EXERCISE PROMPT:
Go through the listing below. Copy each line that has the string "over".

SUPPLIED INFORMATION:
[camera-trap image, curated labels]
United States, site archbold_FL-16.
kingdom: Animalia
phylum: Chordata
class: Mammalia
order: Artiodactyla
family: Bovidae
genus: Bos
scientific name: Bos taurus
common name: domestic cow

...

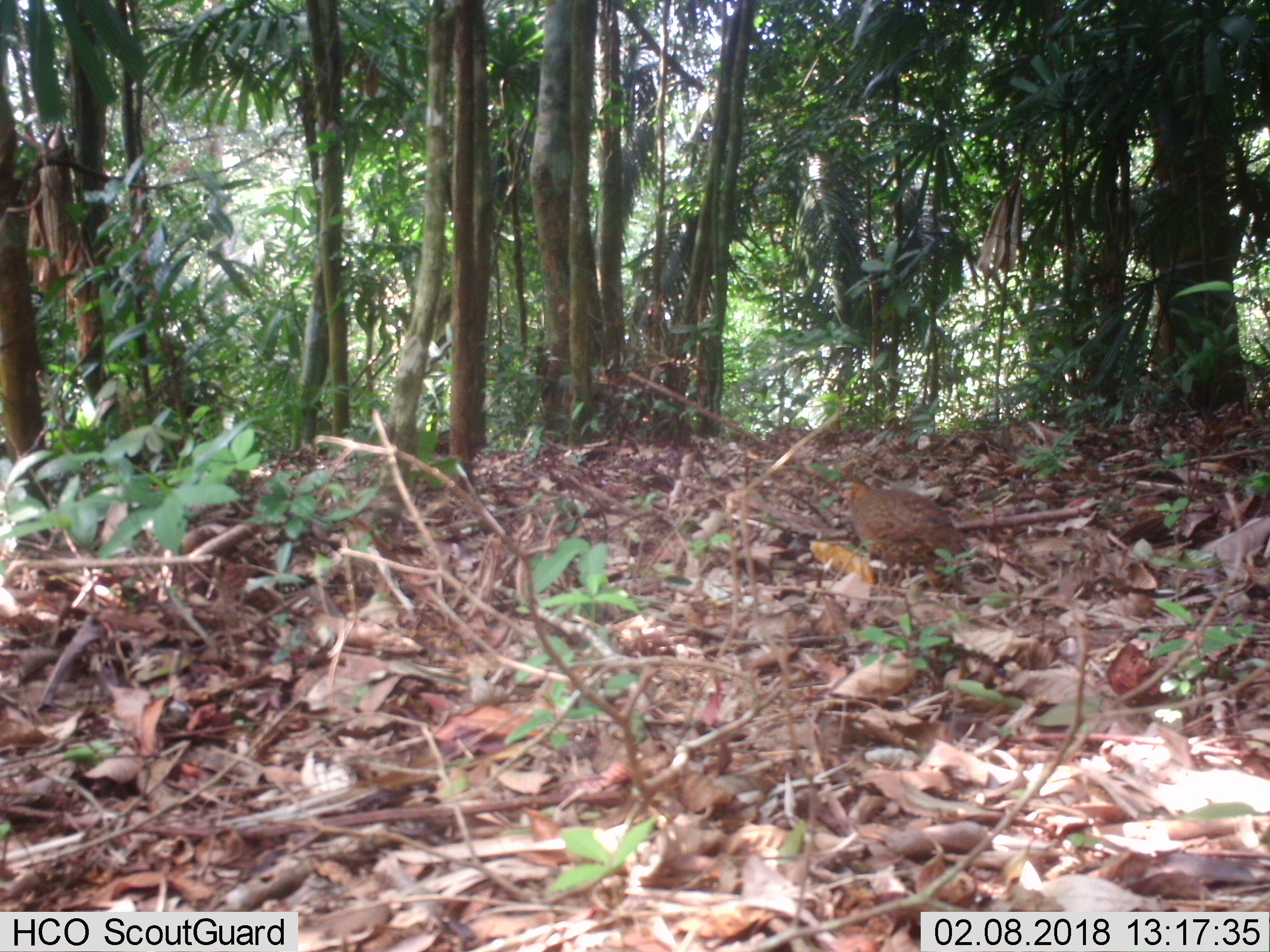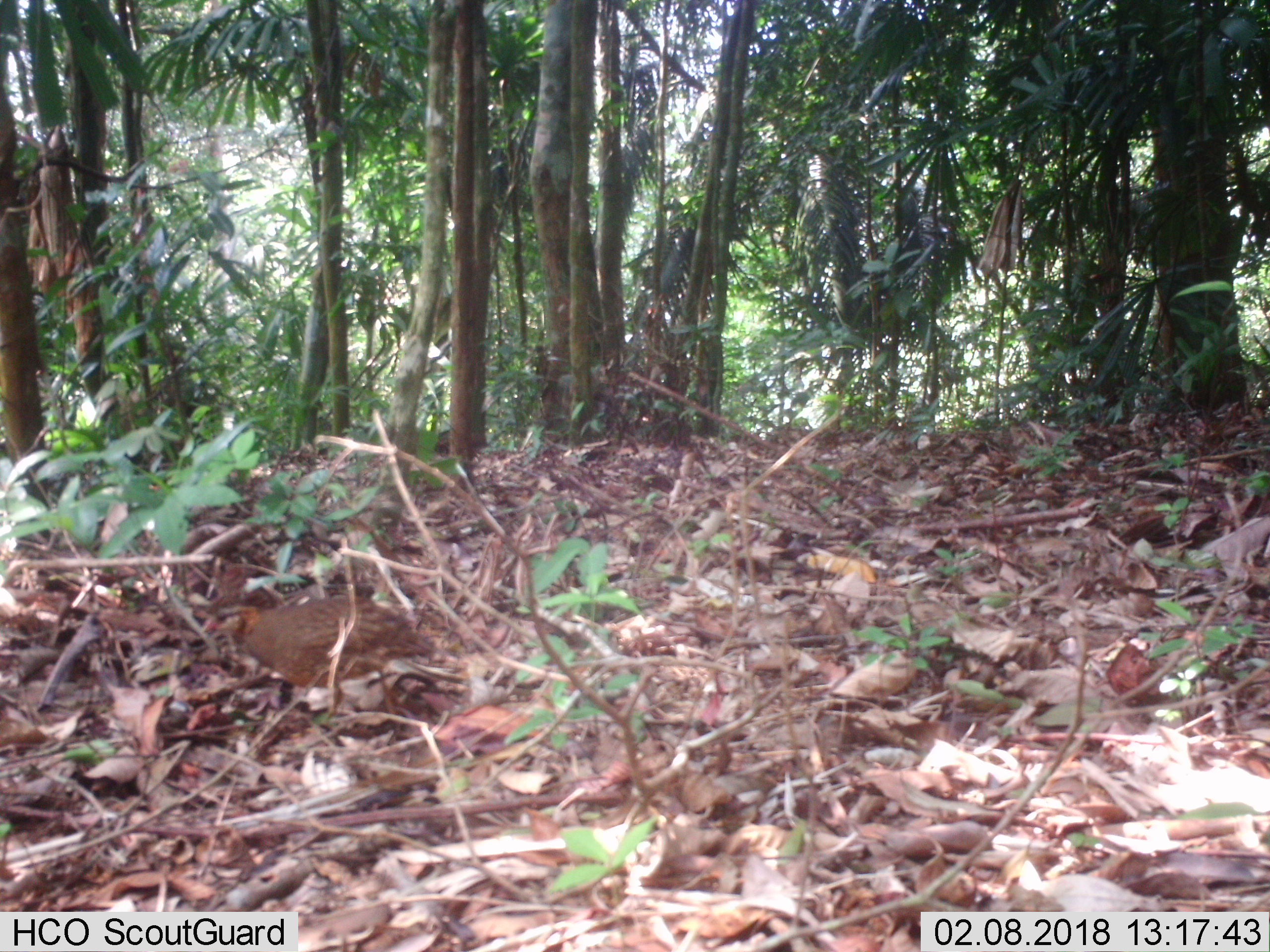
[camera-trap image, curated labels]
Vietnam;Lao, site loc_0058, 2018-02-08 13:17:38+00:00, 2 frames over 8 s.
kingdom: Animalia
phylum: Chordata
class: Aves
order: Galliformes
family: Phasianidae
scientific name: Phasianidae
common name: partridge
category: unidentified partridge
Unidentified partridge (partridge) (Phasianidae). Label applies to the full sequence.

==

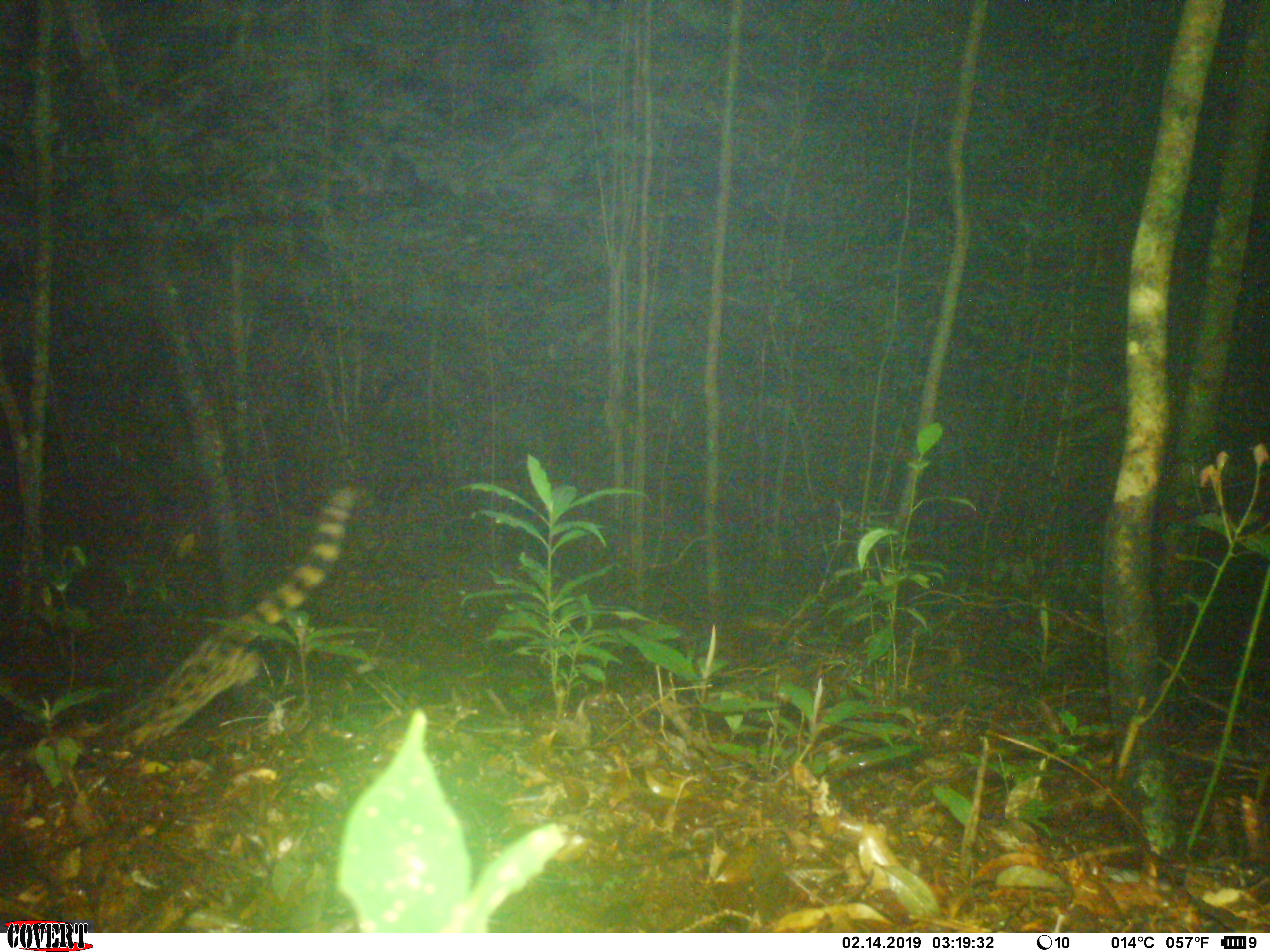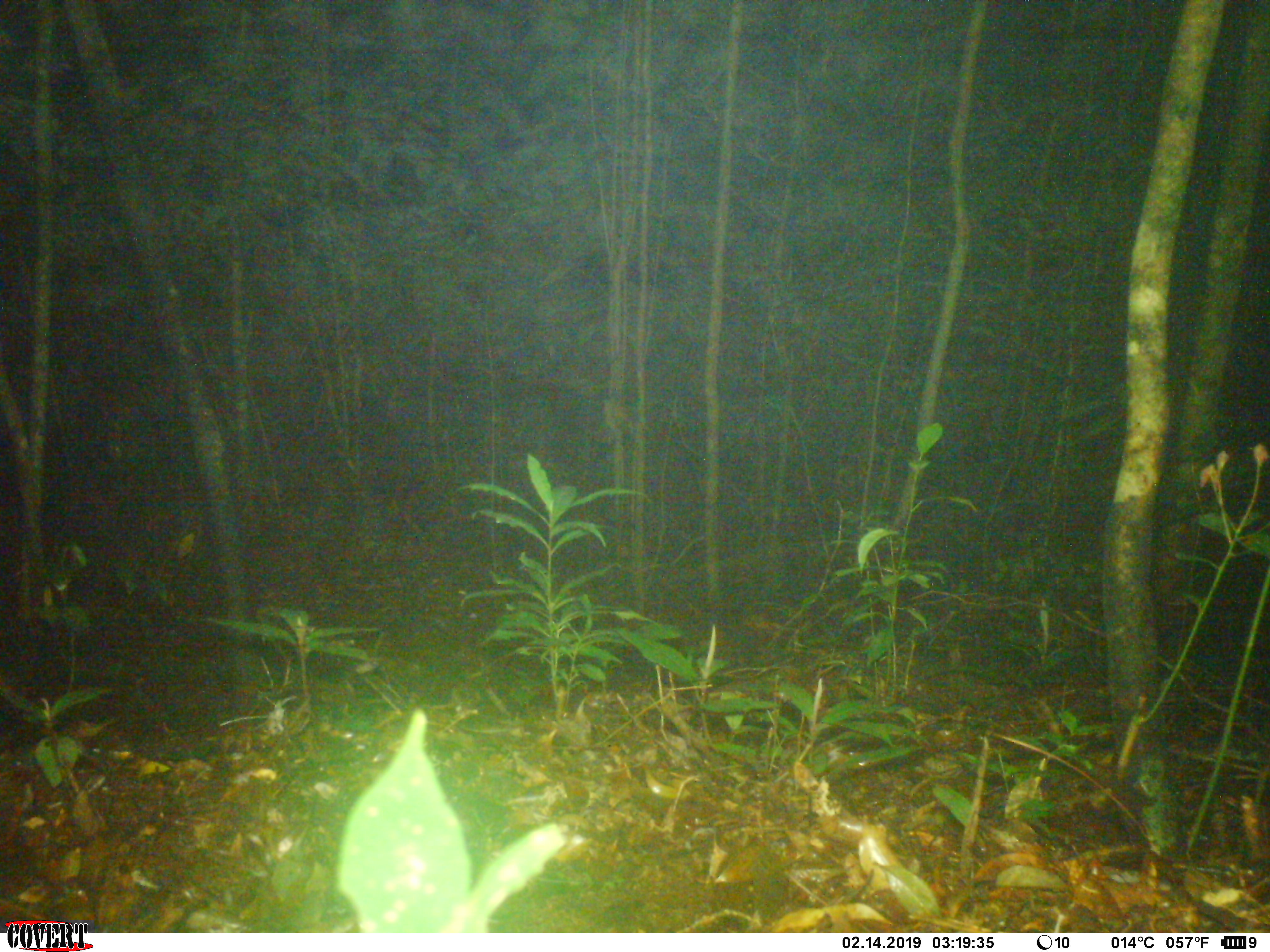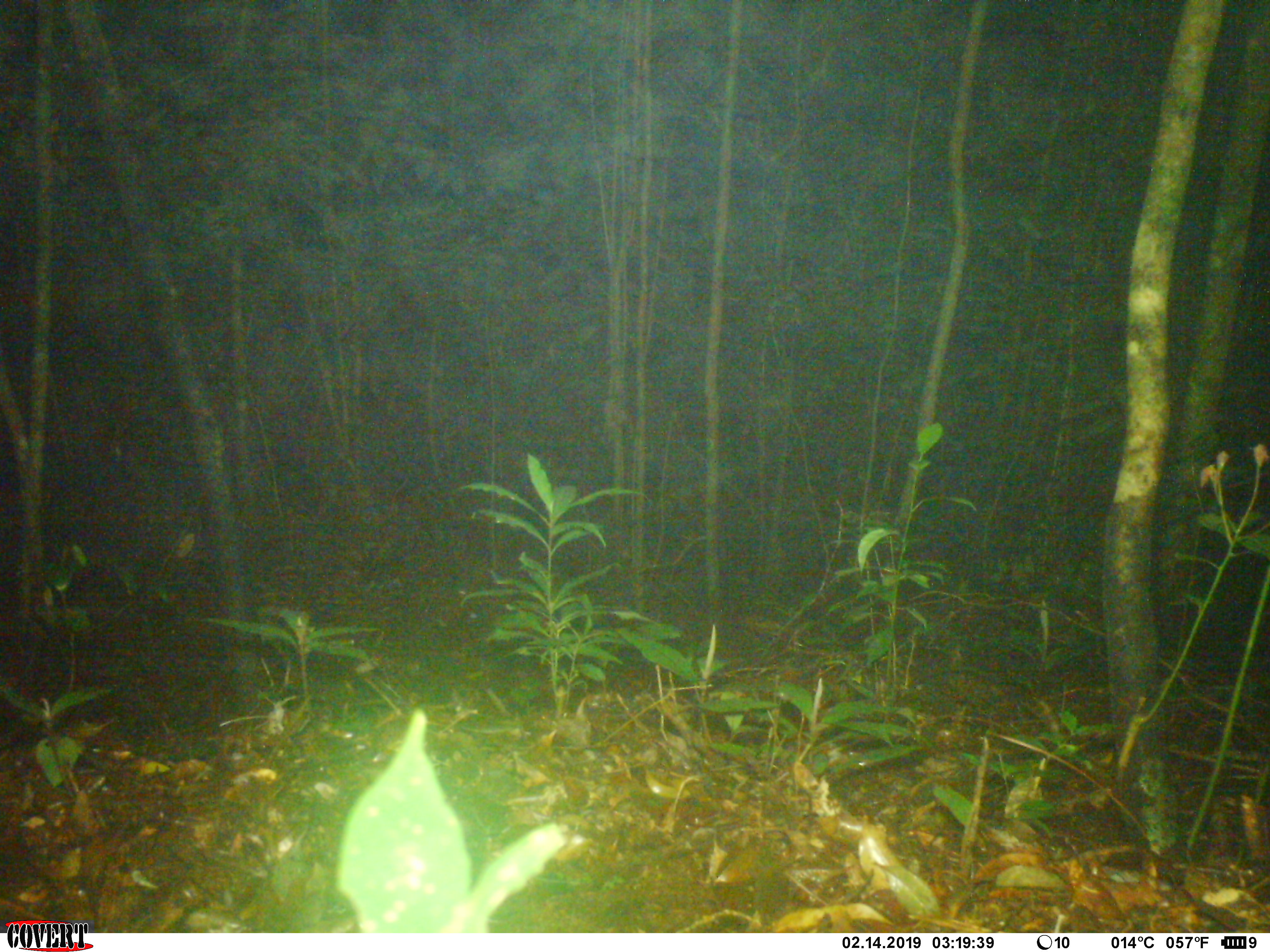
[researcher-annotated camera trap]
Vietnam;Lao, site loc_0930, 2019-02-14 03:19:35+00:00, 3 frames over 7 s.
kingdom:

WRITTEN SOLUTION:
Vietnam;Lao, site loc_0058, 2018-02-08 13:17:38+00:00, 2 frames over 8 s.
Vietnam;Lao, site loc_0930, 2019-02-14 03:19:35+00:00, 3 frames over 7 s.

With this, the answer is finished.